*Requirement A*:
Output the stretch of the excerpt from "Getting Seasoned" through "Twenty more years.", copied word for word.
*Requirement B*:
For each statement below, answer yes or no according to the excerpt, and quote the words that decide it. (i) The branches of these trees are easy to split into firewood. (ii) The writer's father died of a heart attack at 55. (iii) The writer turned 56 on a Wednesday.

They have strong branches good for swings - not good for lumber and difficult to split into firewood. Maybe that’s why they survive so long. By their very form, they show how to enjoy sun and endure storms. They display endurance. “The artist in me cries out for design,” said Frost, and old, gnarled trees show design by circumstance - what has happened around them and to them - how they’ve withstood it - has shaped them.

A tree doesn’t move. It observes. We stand under it but can’t understand it. Not all of it. Although I have a notion the tree does.

Wednesday, April 11, 2007

Getting Seasoned

Last Saturday I turned 56 and it’s beginning to look as though I may never become president. I have, however, outlived my father who died of a heart attack at 55. That’s something, I guess. If I make it to the average life expectancy for an American heterosexual white guy - 76, I think I’ll be satisfied. Twenty more years.

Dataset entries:

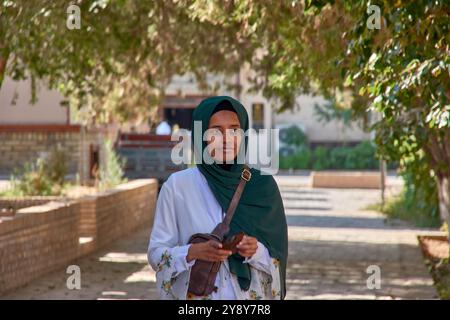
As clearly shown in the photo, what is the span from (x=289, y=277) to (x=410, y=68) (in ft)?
23.6

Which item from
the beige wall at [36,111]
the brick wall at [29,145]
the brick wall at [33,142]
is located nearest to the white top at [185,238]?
the brick wall at [33,142]

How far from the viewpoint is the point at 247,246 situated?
17.2 feet

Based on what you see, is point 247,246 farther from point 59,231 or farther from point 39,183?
point 39,183

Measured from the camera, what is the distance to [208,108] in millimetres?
5395

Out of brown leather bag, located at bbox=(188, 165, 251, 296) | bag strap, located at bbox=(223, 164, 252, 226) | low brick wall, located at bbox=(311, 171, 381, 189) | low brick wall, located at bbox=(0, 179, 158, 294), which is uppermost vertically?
bag strap, located at bbox=(223, 164, 252, 226)

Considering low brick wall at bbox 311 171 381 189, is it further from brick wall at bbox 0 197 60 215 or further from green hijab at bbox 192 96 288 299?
green hijab at bbox 192 96 288 299

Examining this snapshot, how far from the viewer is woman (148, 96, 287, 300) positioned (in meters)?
5.37

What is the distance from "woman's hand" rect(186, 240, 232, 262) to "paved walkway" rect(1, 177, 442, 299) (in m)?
7.74

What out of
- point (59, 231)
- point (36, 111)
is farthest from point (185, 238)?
point (36, 111)

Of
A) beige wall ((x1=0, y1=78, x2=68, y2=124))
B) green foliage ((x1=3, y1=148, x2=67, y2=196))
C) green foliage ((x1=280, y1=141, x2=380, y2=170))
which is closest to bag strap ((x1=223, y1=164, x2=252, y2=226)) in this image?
green foliage ((x1=3, y1=148, x2=67, y2=196))

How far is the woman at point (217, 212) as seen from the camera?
5367mm

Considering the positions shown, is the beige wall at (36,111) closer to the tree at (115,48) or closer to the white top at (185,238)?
the tree at (115,48)
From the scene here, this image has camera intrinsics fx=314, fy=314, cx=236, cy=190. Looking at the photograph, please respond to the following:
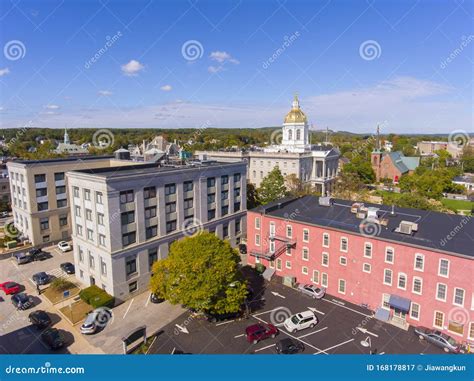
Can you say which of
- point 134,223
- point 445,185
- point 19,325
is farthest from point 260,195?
point 445,185

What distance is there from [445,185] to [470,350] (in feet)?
232

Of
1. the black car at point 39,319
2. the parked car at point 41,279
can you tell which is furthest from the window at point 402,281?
the parked car at point 41,279

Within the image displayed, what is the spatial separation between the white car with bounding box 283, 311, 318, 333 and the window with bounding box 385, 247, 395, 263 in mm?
8055

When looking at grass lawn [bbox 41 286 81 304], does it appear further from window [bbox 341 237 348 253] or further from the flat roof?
window [bbox 341 237 348 253]

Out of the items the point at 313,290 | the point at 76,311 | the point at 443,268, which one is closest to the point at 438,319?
the point at 443,268

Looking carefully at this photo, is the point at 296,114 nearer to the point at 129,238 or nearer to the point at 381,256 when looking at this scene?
the point at 381,256

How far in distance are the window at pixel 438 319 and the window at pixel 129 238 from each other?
91.9 feet

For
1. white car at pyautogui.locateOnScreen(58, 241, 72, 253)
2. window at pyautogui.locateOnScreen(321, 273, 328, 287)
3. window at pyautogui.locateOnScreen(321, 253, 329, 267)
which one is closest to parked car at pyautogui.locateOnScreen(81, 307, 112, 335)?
white car at pyautogui.locateOnScreen(58, 241, 72, 253)

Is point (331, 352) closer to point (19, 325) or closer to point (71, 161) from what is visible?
point (19, 325)

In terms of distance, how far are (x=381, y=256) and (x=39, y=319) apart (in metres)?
30.5

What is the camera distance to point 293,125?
78.8 meters

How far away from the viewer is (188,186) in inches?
1489

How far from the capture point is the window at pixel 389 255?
2694 centimetres

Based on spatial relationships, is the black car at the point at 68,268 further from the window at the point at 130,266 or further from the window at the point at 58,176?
the window at the point at 58,176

*Exercise result A*:
Getting Seasoned

Last Saturday I turned 56 and it’s beginning to look as though I may never become president. I have, however, outlived my father who died of a heart attack at 55. That’s something, I guess. If I make it to the average life expectancy for an American heterosexual white guy - 76, I think I’ll be satisfied. Twenty more years.

*Exercise result B*:
(i) No: "difficult to split into firewood"
(ii) Yes: "my father who died of a heart attack at 55"
(iii) No: "Last Saturday I turned 56"